The economy is not like a monastery or a convent – where everyone has made a conscious decision to renounce their private pursuits and embrace the evangelical counsels of poverty, chastity and obedience. There, and only there, property is organised “from each according to his ability, to each according to his need” (a principle that Karl Marx wanted to apply to society as a whole – with truly disastrous results).
This arrangement works and is spiritually fruitful in a monastery because, and only because, it is voluntary. Each person has renounced the primary project of ordinary mammals – reproduction – and willingly surrendered the fruits of his or her labour to serve a common good, as determined by a superior whom he or she obeys (excepting sin) as the voice of God.
This calling is sacred and comparatively rare. The Church does not expect the majority of human beings to enter monastic life. In fact, for those who are not called to this radical inversion of natural human instincts, such a life would be a kind of hell. Every political attempt to organise society as if it were a monastery must end in a brutal dictatorship. And it always does.
When Leo XIII and his successors condemned every form of socialism, they were recognising that forcibly taking from people the property, fertility and liberty that monks and nuns willingly give up indeed amounts to a diabolical parody of the good. Let’s give those popes credit for being prophets: long before the gulag, and the famines and purges that decimated Russia, China, North Korea and Cambodia, had demonstrated the true evil of socialism, these theologically educated men saw it.
The popes were relying on more than logic; they also had the lessons of history. One lesson was in the form of the crackpot millenarian movements that had erupted in late medieval Europe, composed of outraged peasants and self-appointed messiahs who began as penitents trying to ward off the plague by scourging themselves and ended as armed mobs massacring Jews and merchants, creating short-lived tyrannies that tried to abolish liberty, property and the family. Another lesson came from the clear principles of the moral law written in both revelation and on the human heart. (The Pursuit of the Millennium by the historian Norman Cohn paints vivid, appalling pictures of medieval end-of-the-world movements, which the author sees as the forerunners of revolutionary socialism.)

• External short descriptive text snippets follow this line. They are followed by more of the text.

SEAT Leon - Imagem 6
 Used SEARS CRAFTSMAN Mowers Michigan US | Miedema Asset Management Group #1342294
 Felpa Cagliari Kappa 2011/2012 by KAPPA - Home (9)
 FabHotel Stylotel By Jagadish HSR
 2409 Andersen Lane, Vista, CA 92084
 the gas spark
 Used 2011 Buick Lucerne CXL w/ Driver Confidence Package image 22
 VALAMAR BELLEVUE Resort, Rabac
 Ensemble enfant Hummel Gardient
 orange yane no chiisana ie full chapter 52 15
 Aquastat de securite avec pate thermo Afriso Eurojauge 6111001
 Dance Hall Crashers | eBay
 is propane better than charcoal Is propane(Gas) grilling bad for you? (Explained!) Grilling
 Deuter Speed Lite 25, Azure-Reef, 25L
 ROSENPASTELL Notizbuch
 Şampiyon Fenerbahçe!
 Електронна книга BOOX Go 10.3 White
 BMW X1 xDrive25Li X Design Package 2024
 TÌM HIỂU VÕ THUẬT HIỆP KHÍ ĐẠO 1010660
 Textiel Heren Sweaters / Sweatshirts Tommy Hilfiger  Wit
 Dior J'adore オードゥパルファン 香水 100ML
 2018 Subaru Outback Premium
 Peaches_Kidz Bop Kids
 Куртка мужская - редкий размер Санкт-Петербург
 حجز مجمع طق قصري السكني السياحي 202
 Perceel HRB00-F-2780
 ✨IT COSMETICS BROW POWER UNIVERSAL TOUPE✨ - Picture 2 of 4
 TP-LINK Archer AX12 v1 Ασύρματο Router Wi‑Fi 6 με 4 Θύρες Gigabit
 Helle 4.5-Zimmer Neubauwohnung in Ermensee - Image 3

Given that prices are the essential “data” by which consumers inform producers how much of something to make, they are at the very heart of human cooperation. It seemed only natural to thinkers like Marx that we should value objects based on how much work and thought had gone into them. But this theory does a poor job of explaining the actual prices that emerge in an open market: some items that require comparatively little effort to create (let’s say, suddenly fashionable hats) in fact command higher prices than the fruit of enormous labour (for instance, brilliant but difficult novels).